This thesis is focused on the applications of capillary electrophoresis in two important areas of life sciences, proteomics and enzyme assays. In the first part, Pluronic F-127 copolymer was studied as a sieving matrix for proteomic applications of capillary gel electrophoresis.
The effect of thermoassociation of Pluronic F-127 on the separation selectivity was investigated. The performance of Pluronic F-127 in capillary gel electrophoresis was compared with dextran as a commonly used sieving matrix.
The second part focuses on electrophoretic enzyme assays. A new method for the separation of N,N',N''-triacetylchitotriose, N,N'-diacetylchitobiose and N-acetylglucosamine, as a substrate and products of β-N-acetylhexosaminidase enzyme, was developed.

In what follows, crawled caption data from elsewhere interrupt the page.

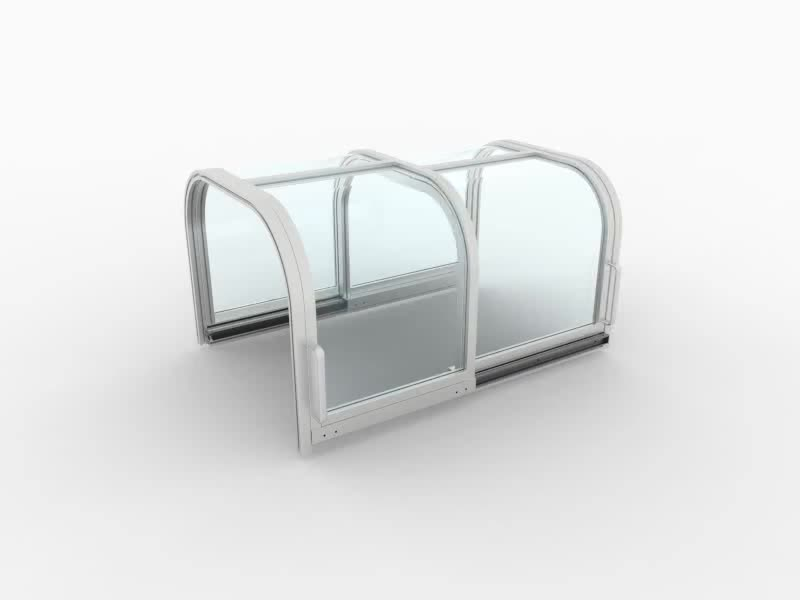 TUNNEL A PORTE SCORREVOLI - 1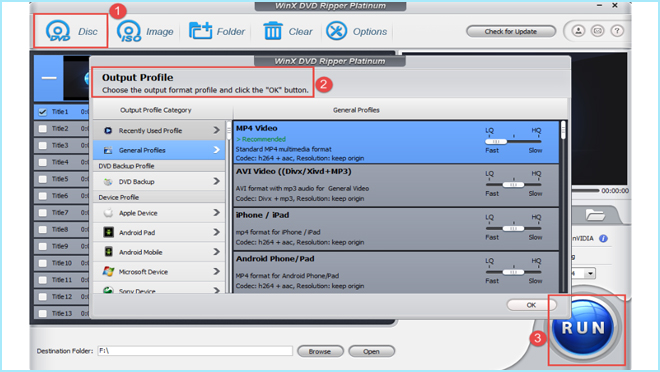 WinX DVD Ripper Urratsak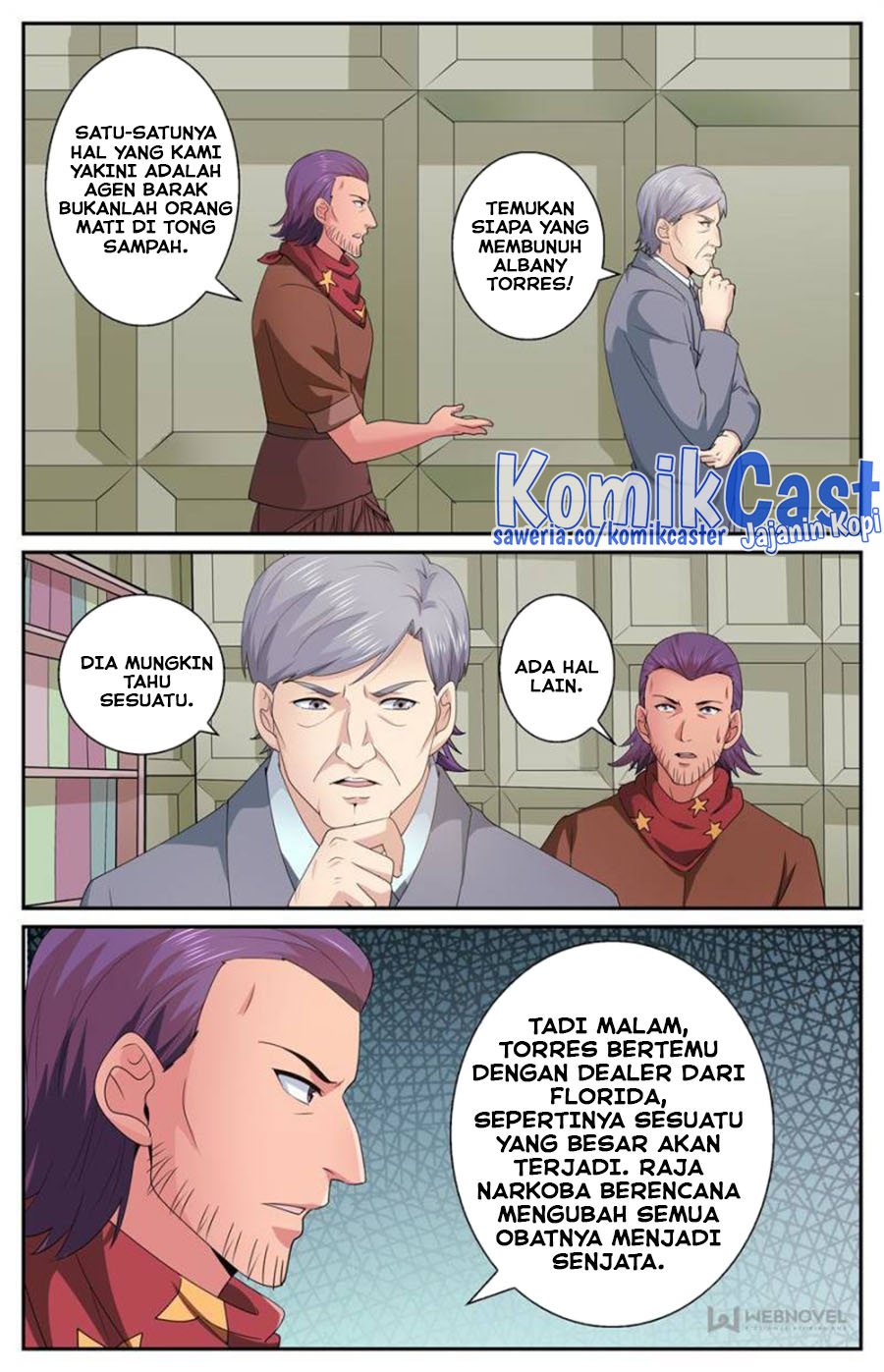 I Have a Mansion In The Post-Apocalyptic World Chapter 577 Gambar 7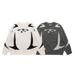 Unisex Oversized Sweater Couple Matching Winter Knitwear, Streetwear Pullover With Jacquard Pattern – Thick Warm Polyester Blend_viptrois.com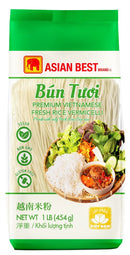 Premium Vietnamese Fresh Rice Vermicelli - AfroAsiaa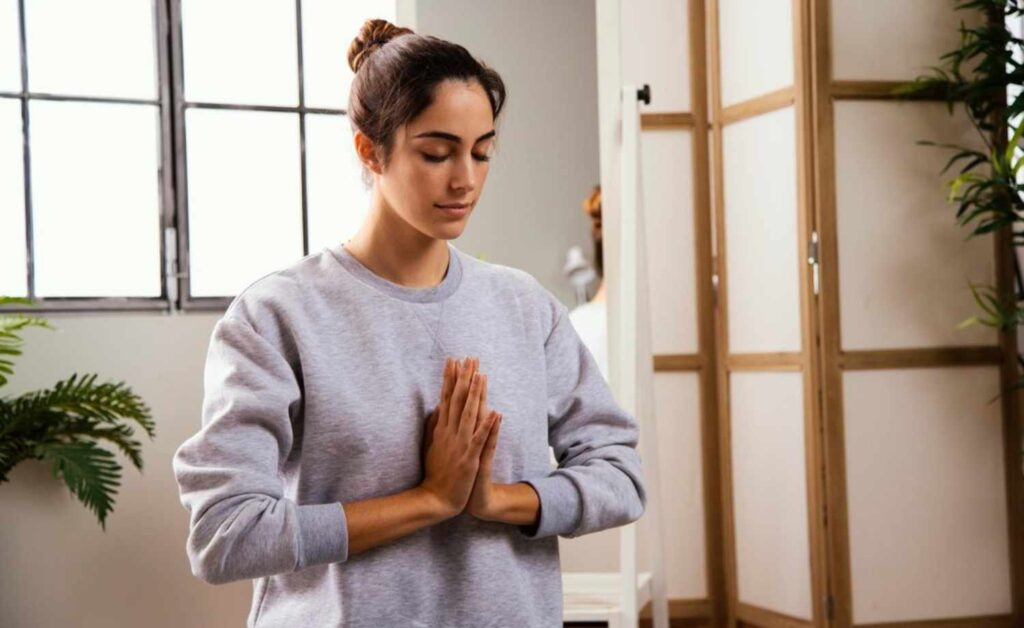 Exercícios de meditação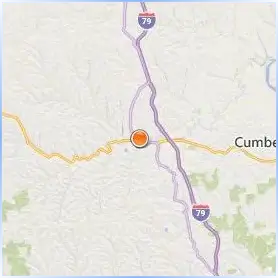 Waynesburg University Location Map Waynesburg University Location Map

After the optimization of pH and concentration of the tetraborate-based background electrolyte, the developed method was statistically evaluated. The repeatability of measurements was determined as well as limits of detection and quantification for all three analytes.
Afterwards, other possible approaches to the separation of saccharides found in the literature were tested and critically compared with our method. The method of separation was successfully used for offline monitoring of enzymatic hydrolysis of N,N',N''-triacetylchitotriose with β-N-acetylhexosaminidase.
Using the same background electrolyte and separation conditions, an online assay of the enzyme with N,N'- diacetylchitobiose as a substrate has been developed employing the 'Transverse Diffusion of Laminar Flow Profiles' model in order to predict and optimize mixing of the reagents inside the separation capillary. Using this method, the inhibition of β-N-acetylhexosaminidase with dimethylformamide could be observed.
The enzyme assay was applicable also for N,N',N''- triacetylchitotriose as a substrate after adjusting the pH of background electrolyte.